Recently Jason Boche posted about the requirement for a good script to start and stop your datacenter. I’m sure a lot of people read it and said, “I don’t need one for those since I don’t shut everything down.” Well, the truth is you might need one of these things sooner or later. We all plan for disasters (or should) no matter how big or small we are. During that planning we often come up with playbooks for how to start and stop certain services. We even might come up with a playbook on which services or application stacks to start and in which order. The question is do we ever really check that it’s all correct? That’s something that’s probably pretty tricky to do since we don’t want to shut everything down and restart it to go through the test. However, when the rubber meets the road and your datacenter does go down it’s good to know that you can get it back up and running and exactly how long that will take.

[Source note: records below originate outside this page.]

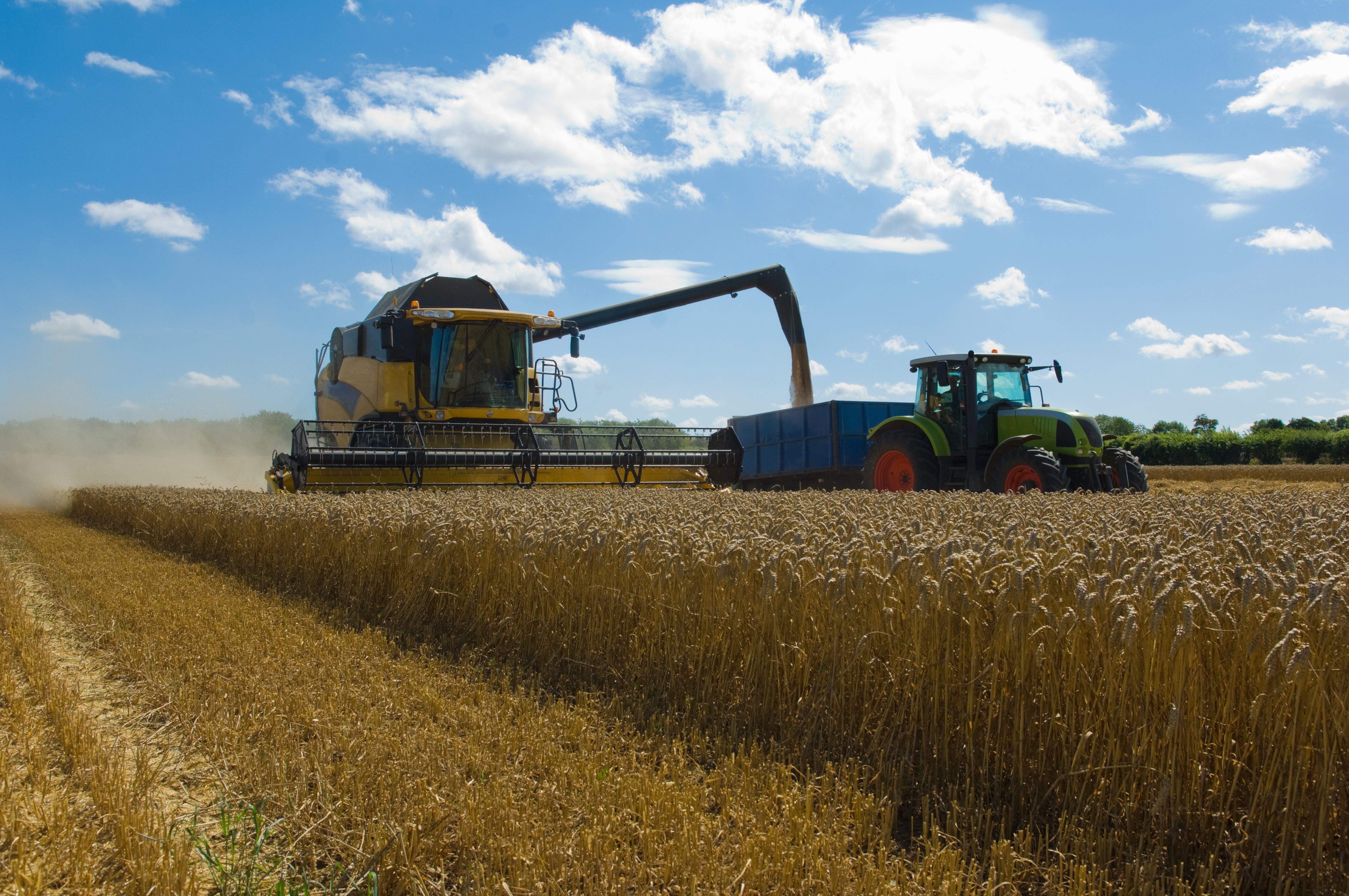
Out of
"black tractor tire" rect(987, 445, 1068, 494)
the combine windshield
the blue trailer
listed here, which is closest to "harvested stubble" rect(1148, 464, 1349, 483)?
the blue trailer

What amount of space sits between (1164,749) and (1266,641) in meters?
0.46

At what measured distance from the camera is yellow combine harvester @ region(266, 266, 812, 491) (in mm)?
12492

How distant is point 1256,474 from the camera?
3095cm

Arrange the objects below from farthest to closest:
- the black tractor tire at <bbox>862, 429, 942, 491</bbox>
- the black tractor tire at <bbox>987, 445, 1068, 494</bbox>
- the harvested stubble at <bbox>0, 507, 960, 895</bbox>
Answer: the black tractor tire at <bbox>862, 429, 942, 491</bbox>, the black tractor tire at <bbox>987, 445, 1068, 494</bbox>, the harvested stubble at <bbox>0, 507, 960, 895</bbox>

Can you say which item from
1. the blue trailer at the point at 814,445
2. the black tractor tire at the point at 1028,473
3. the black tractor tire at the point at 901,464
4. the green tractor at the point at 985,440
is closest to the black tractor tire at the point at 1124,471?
the green tractor at the point at 985,440

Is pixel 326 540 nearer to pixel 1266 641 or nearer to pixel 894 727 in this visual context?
→ pixel 894 727

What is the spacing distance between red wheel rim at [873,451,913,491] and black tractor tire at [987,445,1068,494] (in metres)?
1.64

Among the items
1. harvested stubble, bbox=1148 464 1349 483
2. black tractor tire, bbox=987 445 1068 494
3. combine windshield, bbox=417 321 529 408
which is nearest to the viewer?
black tractor tire, bbox=987 445 1068 494

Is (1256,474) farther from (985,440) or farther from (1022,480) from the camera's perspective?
(1022,480)

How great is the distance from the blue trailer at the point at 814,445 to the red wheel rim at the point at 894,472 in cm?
278

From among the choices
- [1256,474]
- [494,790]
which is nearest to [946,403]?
[494,790]

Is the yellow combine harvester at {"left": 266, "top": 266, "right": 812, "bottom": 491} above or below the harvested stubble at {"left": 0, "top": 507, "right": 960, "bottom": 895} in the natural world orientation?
above

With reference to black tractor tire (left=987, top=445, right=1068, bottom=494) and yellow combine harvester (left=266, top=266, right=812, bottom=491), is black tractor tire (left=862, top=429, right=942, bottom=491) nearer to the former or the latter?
black tractor tire (left=987, top=445, right=1068, bottom=494)

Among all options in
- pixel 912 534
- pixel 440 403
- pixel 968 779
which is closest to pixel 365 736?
pixel 968 779
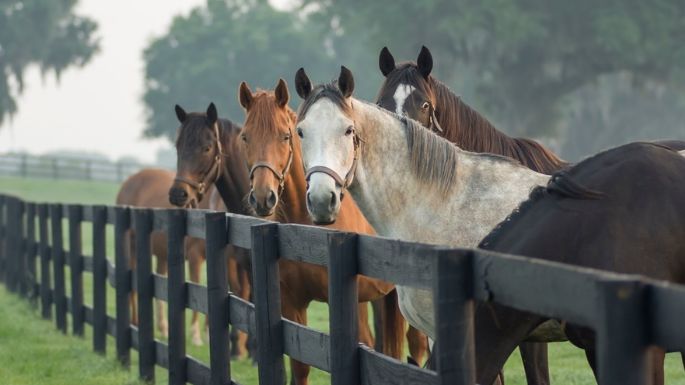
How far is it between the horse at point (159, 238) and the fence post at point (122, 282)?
1.14 metres

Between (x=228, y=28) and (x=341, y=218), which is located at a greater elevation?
(x=228, y=28)

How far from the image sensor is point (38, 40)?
50219mm

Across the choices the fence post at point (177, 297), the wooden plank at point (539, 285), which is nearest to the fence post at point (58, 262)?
the fence post at point (177, 297)

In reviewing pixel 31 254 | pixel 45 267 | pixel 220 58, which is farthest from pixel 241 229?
pixel 220 58

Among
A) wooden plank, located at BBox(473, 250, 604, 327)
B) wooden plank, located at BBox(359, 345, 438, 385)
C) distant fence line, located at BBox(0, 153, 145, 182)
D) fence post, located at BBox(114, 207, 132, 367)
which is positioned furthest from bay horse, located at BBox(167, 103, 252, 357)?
distant fence line, located at BBox(0, 153, 145, 182)

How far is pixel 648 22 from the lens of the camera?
113 ft

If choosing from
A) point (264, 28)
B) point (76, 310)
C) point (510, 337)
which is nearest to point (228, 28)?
point (264, 28)

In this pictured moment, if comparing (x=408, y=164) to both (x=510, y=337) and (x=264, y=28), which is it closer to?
(x=510, y=337)

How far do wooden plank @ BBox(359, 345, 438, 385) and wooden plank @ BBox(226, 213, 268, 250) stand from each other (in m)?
1.47

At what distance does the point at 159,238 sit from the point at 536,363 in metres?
7.60

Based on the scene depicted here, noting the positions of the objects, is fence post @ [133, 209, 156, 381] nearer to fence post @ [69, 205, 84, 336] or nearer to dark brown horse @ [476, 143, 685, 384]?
fence post @ [69, 205, 84, 336]

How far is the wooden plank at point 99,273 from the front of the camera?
10.5 meters

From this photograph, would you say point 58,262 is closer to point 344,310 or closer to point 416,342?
point 416,342

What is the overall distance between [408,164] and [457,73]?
1320 inches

About a month ago I was with a customer that had a major power failure in their datacenter. They have about 2,800 servers running in the datacenter. The have 2 huge generators outside, several banks of batter power, and several UPS systems to control it all. What they didn’t have was a very good regulator switch in the building and when it blew it cut off all supplies of power to the datacenter. The UPS systems, the batteries, and the generators were all isolated from the power wicks that ran throughout the datacenter. Not good. When they finally did get to powering everything back up it took nearly 5 days. They would start one service only to realize something else needed to be started first. It was a true disaster. Luckily, their remote site came on-line. Unluckily they had no connectivity to it since their telco gear had lost power with the datacenter. All-in-all not a good day.

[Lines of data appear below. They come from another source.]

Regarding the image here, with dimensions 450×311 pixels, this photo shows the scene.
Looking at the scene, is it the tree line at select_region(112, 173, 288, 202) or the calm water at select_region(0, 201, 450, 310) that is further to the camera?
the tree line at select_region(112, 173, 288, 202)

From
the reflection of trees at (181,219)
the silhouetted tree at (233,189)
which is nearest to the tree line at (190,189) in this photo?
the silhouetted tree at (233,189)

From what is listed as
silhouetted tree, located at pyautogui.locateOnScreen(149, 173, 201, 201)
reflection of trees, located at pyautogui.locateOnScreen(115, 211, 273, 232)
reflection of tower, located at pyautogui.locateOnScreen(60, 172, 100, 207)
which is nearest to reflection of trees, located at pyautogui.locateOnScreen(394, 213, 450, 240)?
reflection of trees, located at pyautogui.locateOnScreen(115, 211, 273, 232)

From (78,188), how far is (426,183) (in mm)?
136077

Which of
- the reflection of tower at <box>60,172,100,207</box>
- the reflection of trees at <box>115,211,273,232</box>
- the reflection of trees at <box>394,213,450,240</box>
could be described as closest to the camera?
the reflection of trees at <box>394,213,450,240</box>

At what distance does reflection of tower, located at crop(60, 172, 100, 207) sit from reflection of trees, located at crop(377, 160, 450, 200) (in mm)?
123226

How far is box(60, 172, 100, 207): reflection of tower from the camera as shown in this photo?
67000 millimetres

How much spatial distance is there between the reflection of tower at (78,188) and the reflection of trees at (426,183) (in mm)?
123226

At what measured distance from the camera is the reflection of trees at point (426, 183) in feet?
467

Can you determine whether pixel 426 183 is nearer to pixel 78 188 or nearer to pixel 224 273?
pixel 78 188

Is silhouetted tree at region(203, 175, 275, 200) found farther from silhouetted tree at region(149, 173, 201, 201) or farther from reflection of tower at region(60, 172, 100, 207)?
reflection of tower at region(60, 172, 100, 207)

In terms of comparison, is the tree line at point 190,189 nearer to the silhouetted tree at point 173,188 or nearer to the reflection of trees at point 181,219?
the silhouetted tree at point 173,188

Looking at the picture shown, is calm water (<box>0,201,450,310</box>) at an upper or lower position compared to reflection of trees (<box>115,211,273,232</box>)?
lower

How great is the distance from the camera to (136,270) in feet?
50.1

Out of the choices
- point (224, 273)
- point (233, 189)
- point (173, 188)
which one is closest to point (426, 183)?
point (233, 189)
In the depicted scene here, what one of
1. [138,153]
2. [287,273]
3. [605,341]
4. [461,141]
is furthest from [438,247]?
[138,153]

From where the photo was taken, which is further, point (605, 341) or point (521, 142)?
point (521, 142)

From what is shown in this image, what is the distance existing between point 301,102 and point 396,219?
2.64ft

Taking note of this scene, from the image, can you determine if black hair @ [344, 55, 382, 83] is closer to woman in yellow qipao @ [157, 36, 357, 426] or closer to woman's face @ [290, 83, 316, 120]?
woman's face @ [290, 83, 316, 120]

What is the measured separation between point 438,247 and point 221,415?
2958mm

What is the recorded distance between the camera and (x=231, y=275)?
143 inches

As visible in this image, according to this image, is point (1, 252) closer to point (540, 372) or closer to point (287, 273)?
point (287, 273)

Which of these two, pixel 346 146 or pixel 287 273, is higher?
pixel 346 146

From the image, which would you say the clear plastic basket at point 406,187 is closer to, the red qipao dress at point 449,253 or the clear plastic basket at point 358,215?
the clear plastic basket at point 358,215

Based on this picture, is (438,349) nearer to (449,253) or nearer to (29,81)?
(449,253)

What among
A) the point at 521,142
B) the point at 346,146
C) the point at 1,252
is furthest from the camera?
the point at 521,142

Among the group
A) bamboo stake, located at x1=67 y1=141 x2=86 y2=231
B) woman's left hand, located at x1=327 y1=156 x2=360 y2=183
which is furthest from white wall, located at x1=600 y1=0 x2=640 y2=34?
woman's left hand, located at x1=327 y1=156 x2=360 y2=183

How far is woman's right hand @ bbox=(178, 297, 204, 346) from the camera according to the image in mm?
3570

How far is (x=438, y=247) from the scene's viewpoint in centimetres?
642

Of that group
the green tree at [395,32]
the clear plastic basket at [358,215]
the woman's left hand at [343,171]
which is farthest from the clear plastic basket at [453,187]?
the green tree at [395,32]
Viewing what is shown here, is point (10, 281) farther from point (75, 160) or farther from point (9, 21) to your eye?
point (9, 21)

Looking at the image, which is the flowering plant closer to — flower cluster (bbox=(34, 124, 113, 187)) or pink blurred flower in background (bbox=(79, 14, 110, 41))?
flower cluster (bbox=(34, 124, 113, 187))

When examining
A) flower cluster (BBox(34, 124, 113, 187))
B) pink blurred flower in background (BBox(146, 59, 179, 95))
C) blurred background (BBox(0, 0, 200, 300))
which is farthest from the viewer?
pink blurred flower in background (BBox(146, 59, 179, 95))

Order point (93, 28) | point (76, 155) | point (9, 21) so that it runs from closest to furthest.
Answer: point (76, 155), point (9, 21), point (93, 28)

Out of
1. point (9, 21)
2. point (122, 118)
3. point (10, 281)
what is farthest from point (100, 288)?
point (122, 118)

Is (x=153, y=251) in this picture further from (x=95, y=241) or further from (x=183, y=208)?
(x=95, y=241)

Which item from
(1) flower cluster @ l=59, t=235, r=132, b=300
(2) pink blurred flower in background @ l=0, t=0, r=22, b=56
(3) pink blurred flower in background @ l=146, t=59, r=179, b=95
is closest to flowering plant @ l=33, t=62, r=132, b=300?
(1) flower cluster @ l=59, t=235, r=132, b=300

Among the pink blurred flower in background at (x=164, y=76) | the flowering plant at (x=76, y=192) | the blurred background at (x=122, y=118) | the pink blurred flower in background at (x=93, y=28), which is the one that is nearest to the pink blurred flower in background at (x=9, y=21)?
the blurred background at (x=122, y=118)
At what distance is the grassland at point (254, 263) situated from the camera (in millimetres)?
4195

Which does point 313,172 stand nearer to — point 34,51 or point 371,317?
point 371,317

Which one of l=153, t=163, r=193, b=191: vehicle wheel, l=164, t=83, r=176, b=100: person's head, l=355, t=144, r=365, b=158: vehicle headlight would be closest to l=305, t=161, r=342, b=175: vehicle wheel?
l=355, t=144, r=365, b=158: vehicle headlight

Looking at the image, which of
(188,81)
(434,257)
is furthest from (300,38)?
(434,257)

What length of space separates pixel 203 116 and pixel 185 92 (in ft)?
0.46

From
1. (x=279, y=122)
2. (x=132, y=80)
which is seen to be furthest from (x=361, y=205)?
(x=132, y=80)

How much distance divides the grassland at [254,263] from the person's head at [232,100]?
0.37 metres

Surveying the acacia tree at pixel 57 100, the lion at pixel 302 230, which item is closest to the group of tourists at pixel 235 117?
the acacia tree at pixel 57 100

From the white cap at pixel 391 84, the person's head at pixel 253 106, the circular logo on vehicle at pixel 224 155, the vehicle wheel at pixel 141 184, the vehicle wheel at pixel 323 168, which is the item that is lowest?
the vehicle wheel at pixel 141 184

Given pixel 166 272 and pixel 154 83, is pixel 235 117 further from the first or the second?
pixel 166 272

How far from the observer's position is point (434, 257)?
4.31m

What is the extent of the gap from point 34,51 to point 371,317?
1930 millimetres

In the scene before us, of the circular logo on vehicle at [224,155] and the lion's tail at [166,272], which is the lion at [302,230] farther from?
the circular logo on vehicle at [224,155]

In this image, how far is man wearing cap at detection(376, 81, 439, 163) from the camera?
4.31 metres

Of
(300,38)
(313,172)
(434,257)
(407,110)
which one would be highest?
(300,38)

There’s a lot of lessons we can learn here about preparing for a disaster and datacenter design. This all brings me back to the article that Jason pointed out and the spreadsheet that he’s created for his own datacenter. Take the time to think through all of the dependencies of your applications. Then think through how people get to those applications. Make sure you know who needs what and when and how these applications get powered up and how they get powered down as well. If you’re really advanced you can start implementing some automation to the whole thing. This can be as simple as some scripts or something more elegant such as VMware Site Recovery Manager. Whatever it is be prepared for the unthinkable or get really good and navigating Dice.com for a new job.